Kate Masur is a professor at Northwestern University who specializes in the history of race, politics, and law in the United States. She’s the author of Until Justice Be Done: America’s First Civil Rights Movement, from the Revolution to Reconstruction, a finalist for the Pulitzer Prize in History and a New York Times "critics' pick" for 2021.
Kate led a team of students and staff at Northwestern in the creation of Black Organizing in Pre-Civil War Illinois: Creating Community, Demanding Justice, a web exhibit associated with the Colored Conventions Project.
She regularly collaborates with museums and other nonprofits, including the National Park Service, the National Constitution Center, the Newberry Library, and the Smithsonian Museum of African American History and Culture. She was a key consultant for the 2019 documentary, Reconstruction: America after the Civil War and appeared in the 2021 CNN film, Lincoln: Divided We Stand.

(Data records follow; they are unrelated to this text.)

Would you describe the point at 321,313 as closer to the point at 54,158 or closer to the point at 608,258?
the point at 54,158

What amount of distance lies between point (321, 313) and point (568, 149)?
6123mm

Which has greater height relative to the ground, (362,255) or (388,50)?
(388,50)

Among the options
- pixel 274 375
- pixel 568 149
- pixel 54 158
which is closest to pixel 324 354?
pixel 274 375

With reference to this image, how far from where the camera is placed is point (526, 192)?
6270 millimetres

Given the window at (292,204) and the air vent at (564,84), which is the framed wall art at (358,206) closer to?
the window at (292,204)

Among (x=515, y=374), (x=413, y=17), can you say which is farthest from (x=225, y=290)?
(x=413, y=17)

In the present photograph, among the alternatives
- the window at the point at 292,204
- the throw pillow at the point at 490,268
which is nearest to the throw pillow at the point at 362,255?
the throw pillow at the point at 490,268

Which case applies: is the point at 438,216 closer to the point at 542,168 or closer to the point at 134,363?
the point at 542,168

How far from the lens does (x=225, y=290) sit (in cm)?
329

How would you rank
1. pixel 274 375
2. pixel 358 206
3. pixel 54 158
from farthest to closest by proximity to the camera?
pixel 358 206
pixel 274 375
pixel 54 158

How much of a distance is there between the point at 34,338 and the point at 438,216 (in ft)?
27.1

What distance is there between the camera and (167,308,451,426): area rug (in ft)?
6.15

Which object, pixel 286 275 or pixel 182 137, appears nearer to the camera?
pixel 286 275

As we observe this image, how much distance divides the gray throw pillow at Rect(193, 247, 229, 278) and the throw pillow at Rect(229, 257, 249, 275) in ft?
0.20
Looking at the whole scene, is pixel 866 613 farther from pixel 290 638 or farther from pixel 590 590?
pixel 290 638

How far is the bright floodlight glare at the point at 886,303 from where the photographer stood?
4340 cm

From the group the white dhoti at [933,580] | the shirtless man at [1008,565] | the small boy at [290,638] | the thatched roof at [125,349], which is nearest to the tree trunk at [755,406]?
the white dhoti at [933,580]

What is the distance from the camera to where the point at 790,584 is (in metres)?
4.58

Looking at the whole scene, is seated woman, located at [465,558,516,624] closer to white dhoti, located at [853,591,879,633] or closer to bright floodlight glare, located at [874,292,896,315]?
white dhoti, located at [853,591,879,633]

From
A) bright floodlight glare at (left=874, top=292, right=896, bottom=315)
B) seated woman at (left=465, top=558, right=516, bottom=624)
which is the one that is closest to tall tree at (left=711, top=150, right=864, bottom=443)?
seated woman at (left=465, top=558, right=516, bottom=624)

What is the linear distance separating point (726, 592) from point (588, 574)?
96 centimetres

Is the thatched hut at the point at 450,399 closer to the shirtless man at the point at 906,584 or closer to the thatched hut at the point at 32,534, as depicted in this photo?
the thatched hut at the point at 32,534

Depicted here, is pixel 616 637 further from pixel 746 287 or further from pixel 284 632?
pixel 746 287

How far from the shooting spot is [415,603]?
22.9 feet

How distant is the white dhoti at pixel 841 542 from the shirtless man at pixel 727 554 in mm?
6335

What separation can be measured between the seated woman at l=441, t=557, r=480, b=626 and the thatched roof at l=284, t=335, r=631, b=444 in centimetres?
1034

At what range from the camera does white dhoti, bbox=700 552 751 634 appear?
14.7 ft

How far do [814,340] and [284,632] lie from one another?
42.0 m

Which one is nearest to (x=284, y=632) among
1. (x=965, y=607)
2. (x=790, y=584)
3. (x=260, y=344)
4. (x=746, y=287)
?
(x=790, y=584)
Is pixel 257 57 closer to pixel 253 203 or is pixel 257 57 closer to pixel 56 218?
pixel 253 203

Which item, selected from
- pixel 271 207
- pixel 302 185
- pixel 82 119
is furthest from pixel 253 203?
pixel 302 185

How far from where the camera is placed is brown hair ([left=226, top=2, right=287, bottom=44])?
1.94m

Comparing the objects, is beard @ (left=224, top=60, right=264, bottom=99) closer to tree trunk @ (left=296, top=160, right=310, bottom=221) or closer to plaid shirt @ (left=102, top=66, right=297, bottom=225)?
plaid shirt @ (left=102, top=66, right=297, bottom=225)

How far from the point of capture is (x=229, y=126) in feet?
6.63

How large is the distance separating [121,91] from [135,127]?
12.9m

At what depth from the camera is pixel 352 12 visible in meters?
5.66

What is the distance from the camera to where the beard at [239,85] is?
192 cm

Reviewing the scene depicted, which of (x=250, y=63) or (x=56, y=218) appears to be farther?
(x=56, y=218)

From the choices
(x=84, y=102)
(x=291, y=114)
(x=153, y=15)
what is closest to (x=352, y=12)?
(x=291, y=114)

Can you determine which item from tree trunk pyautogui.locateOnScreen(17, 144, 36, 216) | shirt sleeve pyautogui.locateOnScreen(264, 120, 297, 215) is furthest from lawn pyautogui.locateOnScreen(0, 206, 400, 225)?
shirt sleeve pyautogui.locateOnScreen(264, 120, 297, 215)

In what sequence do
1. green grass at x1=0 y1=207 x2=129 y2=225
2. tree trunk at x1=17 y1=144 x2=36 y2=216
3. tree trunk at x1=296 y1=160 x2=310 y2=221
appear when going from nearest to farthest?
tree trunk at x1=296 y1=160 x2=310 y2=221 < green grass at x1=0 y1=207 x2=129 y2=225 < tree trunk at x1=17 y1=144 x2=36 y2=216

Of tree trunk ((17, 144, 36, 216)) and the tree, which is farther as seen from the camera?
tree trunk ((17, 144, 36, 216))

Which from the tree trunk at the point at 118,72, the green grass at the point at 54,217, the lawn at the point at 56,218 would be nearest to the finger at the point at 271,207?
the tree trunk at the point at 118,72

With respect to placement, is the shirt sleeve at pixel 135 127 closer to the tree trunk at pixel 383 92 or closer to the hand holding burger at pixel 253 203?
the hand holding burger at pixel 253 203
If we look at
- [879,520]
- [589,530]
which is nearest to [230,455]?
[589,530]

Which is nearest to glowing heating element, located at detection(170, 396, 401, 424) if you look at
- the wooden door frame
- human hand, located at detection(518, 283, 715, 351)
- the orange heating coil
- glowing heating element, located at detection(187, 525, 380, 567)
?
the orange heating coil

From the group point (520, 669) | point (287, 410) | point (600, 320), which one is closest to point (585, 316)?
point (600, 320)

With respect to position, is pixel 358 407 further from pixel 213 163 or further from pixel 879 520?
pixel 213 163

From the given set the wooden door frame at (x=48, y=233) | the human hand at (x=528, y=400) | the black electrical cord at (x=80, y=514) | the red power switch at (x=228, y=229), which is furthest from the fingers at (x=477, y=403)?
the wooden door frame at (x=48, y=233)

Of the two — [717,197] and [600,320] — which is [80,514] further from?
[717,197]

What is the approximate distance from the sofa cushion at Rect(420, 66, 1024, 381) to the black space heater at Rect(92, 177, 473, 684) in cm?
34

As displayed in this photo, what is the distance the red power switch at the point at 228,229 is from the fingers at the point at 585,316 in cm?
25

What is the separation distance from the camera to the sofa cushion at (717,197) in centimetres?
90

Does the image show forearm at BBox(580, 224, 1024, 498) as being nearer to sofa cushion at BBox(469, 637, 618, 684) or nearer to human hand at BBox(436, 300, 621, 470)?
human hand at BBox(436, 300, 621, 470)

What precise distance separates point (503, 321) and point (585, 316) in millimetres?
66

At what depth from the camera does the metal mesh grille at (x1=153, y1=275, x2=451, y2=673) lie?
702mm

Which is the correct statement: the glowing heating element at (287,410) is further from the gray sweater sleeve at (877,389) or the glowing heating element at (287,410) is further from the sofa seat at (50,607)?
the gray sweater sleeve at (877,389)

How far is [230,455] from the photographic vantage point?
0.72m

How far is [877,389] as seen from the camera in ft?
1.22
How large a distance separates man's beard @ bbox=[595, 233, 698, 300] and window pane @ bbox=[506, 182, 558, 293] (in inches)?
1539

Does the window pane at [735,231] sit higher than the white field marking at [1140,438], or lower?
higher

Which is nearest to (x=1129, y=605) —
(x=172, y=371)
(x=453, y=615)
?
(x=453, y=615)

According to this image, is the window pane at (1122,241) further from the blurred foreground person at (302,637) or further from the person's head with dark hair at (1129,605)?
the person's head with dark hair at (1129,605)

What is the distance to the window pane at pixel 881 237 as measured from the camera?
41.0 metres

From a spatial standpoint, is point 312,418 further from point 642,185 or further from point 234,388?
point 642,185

Kate regularly works with K-12 teachers and speaks with the media on topics including the Civil War and Reconstruction, Abraham Lincoln, monuments, and public memory. Her 2010 book, An Example for All the Land: Emancipation and the Struggle over Equality in Washington, DC, was a finalist for the Lincoln Prize. She is co-editor of the Journal of the Civil War Era, published by University of North Carolina Press.
She lives in Evanston, Illinois, with her family.